Ils vont sans doute buter sur l’absence de véritables structures politiques capables de canaliser la volonté populaire et de l’orienter vers des objectifs et des actions clairement définis. Mais, dans ce long tunnel qui s’ouvre devant les Tunisiens, il y a tout de même des lueurs d’espoir. Les partis, les organisations et les figures de l’intelligentsia ont tendu la main au gouvernement de transition. Les réunions de concertation se multiplient. Les leaders en exil rentrent au pays pour apporter leur contribution au nouvel édifice. Le retour au calme, la pondération légendaire des Tunisiens et leur sens du compromis vont aider la classe politique à sortir le pays de son marasme actuel et le projeter dans une transition politique promise depuis 1987, date de l’accession de Ben Ali au pouvoir, mais que ce dernier s’est employé, 23 ans durant, à renvoyer aux calendes grecques.

Mais quelle que soit l’issue de la crise, quelque chose s’est déjà cassé dans cette Tunisie idéale et presque irréelle longtemps louée par les médias nationaux et les bailleurs de fonds internationaux. Car le pays est malade, et sa maladie n’a pas été diagnostiquée à temps. Si sa croissance économique était réelle et s’élevait 5 % du PIB par an en moyenne, les fruits de cette croissance n’ont pas été répartis équitablement entre les régions, les couches sociales et les générations.

En d’autres termes, la prospérité tunisienne laisse beaucoup de monde sur le bord du chemin. Et ce sont ceux qui en ont été privés qui ont élevé la voix, et de manière si bruyante que le gouvernement a fini par y tendre l’oreille.
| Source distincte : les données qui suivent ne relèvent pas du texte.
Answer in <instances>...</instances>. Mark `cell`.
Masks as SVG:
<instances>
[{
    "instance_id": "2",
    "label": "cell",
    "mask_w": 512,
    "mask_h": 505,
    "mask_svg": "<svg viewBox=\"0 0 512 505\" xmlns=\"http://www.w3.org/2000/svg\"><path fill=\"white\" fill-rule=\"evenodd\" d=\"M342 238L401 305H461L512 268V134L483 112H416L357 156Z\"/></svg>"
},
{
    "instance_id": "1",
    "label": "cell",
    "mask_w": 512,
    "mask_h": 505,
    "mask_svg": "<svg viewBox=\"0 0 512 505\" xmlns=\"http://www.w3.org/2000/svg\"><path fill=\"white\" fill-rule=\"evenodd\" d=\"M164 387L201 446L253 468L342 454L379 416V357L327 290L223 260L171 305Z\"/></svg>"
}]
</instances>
Un peu tard certes, mais avec suffisamment d’empressement que l’on est en droit de s’attendre à une refonte du système économique tunisien sur la base d’une redistribution plus équitable des richesses nationales.

Le pays, qui offrait une vitrine de stabilité, dans un environnement régional porteur de grandes tensions, a fini par trahir, lui aussi, des vulnérabilités qu’on refusait jusque-là de considérer : l’injustice, la marginalisation des régions, une jeunesse abandonnée à ses frustrations, et qui, face au verrouillage médiatique, n’a pas eu peur de clamer son malaise avec les moyens de son époque.

Par ailleurs, le besoin de liberté exprimé par la population, tous âges et toutes couches sociales confondus, y compris la classe bourgeoise qui profite le plus de la success story économique, semble être une donnée primordiale que le gouvernement actuel (ou celui à venir) va devoir prendre désormais en compte.

Ce qui vient d’arriver dans le pays ressemble à une explosion. Celle d’une population qui bout depuis longtemps comme une marmite, et qui a fini par donner libre cours à sa colère pour n’avoir pas pu l’exprimer par des moyens pacifiques, et n’avoir pas vu ses revendications portées par des leaders politiques dignes de ce nom et par des médias crédibles, des médias responsables, plus soucieux de vérité que de complaisance couarde vis-à-vis de quelques dirigeants omnipotents.

L’autre chantier, aussi urgent que celui de la relance du processus de développement régional, de l’investissement et de la création d’emplois pour les chômeurs, concerne la reconstruction du champ politique par l’intégration de toutes les forces, y compris celles qui ont été jusque-là marginalisées et exclues du débat public. N’était-ce pas l’absence, en face des manifestants, d’interlocuteurs autres que les représentants du pouvoir et de sa machine sécuritaire, qui a créé les conditions du pourrissement d’un mouvement social, qui aurait pu être circonscrit à temps, et ne pas déboucher sur l’anarchie dans laquelle le pays a été plongé pendant plus d’un mois ?

Plus rien ne devrait arrêter la marche vers la liberté. La transition politique, hier encore inespérée, est devenue une réalité en devenir. La Tunisie libre et démocratique est en train de sortir du magma encore en ébullition des révoltes populaires.

Belle illustration des vers du poète national tunisien Aboulkacem Chebbi, contenu dans l’hymne national repris en chœur par les manifestants :

« Si le peuple, un jour, veut vivre. Le destin ne pourra que répondre à son attente. Le matin succèdera nécessairement à la nuit. Et les chaînes se briseront inéluctablement ».